For Z of 0.675, get P of 0.75 and therefore % within ZSDs of μ is (2*0.75)-1=0.5. The IQR is therefore (μ+0.675σ)-(μ-0.675σ) = 1.35σ.

Question 12

Q

Why is IQR better than range for estimating spread?

Answer

A

As IQR = 1.35σ for any sample, can estimate σ by dividing IQR by 1.35. However, for the range (maximum-minimum), 1.35 will no longer be a constant but depends on sample size (expected range will be bigger from sample of 1000 rather than sample of 10). This means that the range not only reflects the spread of a sample, but also the sample size and so is not good for estimating population spread.

Question 13

Q

Sample means, normality and sample size?

Answer

A

Even for skewed data, sample means are often normally distributed.
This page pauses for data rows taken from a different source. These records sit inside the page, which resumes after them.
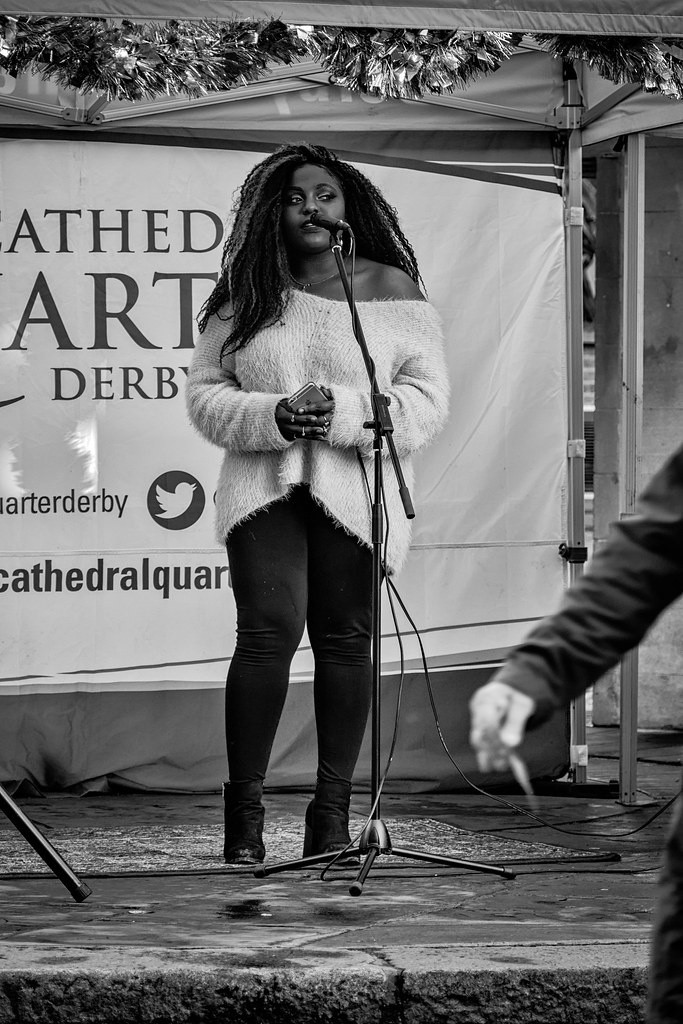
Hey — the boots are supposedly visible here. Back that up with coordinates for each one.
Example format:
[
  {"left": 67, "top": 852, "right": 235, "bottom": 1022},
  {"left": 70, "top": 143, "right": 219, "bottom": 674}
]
[
  {"left": 302, "top": 781, "right": 361, "bottom": 865},
  {"left": 223, "top": 779, "right": 266, "bottom": 864}
]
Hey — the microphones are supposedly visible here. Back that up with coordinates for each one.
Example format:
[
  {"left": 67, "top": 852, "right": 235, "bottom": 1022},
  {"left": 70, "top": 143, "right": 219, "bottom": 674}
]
[{"left": 310, "top": 213, "right": 350, "bottom": 232}]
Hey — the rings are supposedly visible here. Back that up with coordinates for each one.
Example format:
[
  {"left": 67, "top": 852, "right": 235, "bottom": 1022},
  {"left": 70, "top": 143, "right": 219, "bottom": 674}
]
[
  {"left": 323, "top": 425, "right": 327, "bottom": 436},
  {"left": 302, "top": 426, "right": 305, "bottom": 437},
  {"left": 293, "top": 434, "right": 296, "bottom": 440},
  {"left": 291, "top": 413, "right": 295, "bottom": 422},
  {"left": 323, "top": 415, "right": 330, "bottom": 426}
]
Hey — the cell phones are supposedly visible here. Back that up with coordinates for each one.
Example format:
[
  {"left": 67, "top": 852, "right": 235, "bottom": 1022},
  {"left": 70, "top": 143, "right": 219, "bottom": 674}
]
[{"left": 287, "top": 382, "right": 329, "bottom": 413}]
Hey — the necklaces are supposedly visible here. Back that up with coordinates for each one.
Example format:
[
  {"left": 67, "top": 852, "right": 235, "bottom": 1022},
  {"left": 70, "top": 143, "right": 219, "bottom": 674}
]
[{"left": 288, "top": 252, "right": 347, "bottom": 292}]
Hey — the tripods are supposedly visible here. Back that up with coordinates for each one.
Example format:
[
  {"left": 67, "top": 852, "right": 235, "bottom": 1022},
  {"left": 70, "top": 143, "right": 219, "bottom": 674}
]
[{"left": 254, "top": 231, "right": 517, "bottom": 897}]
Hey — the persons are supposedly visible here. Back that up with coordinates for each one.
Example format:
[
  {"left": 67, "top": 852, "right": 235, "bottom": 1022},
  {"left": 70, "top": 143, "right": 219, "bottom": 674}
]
[
  {"left": 469, "top": 438, "right": 683, "bottom": 1024},
  {"left": 187, "top": 141, "right": 450, "bottom": 865}
]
Become closer to normal as sample size increases.

Question 14

Q

Using Z score to estimate third centile of a population?

Answer

A

Do m-1.88s; gives you proportion where 3% are lower. This is because get P of 0.97 so (P*2)-1=0.94 (3 either side). Only works if normal! But gives you the precision of counting a much larger sample.

Question 15

Q

Assuming normality for data that can only be positive?

Answer

A

Can be a problem; want negative values in this situation to have low probablity (1-5%). As 16% of a population falls below μ-σ, but only 2.5% below μ-2σ, then if estimated mean (m) is below estimated SD (s), normal probably inappropriate. As m becomes ~2* s, becomes okay, as low probability of negative values.

Question 16

Q

Assessing normality using histogram (and alternative)?

Answer

A

Good premise but problem is that small samples even when drawn from normal population may not look normal. Alternative is to use normal probability plot. Works on the premise that as draw more individual values from a normal population and arrange in order, there will be clustering of values near μ. Normal probability plot uses expected values and will get ~straight line.

Question 17

Q

Median for an even sample?

Answer

A

Take as halfway between the two middle values.